Task> Could you repeat the whole listing below exactly, omitting any picture it holds?

Dataset section>
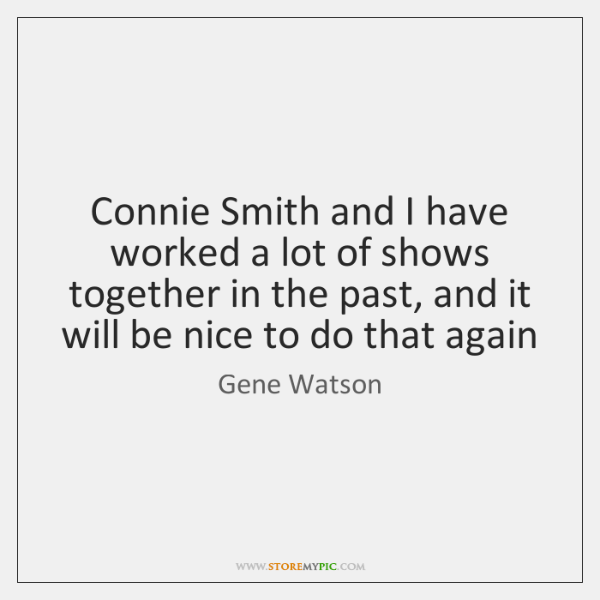 Connie Smith and I have worked a lot of shows together in ...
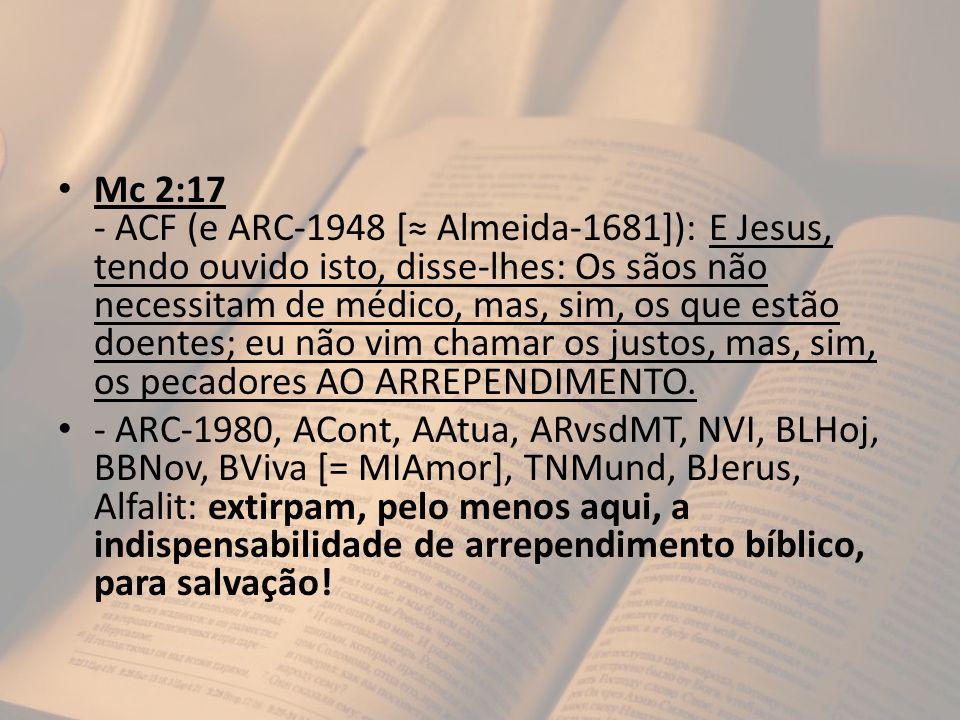 Mc 2:17 - ACF (e ARC-1948 [≈ Almeida-1681]): E Jesus, tendo ouvido isto, disse-lhes: Os sãos não necessitam de médico, mas, sim, os que estão doentes; eu não vim chamar os justos, mas, sim, os pecadores AO ARREPENDIMENTO.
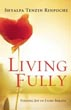 Living Fully: Finding Joy in Every Breath [Hardcover]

Result below>
 Connie Smith and I have worked a lot of shows together in ...
 Mc 2:17 - ACF (e ARC-1948 [≈ Almeida-1681]): E Jesus, tendo ouvido isto, disse-lhes: Os sãos não necessitam de médico, mas, sim, os que estão doentes; eu não vim chamar os justos, mas, sim, os pecadores AO ARREPENDIMENTO.
 Living Fully: Finding Joy in Every Breath [Hardcover]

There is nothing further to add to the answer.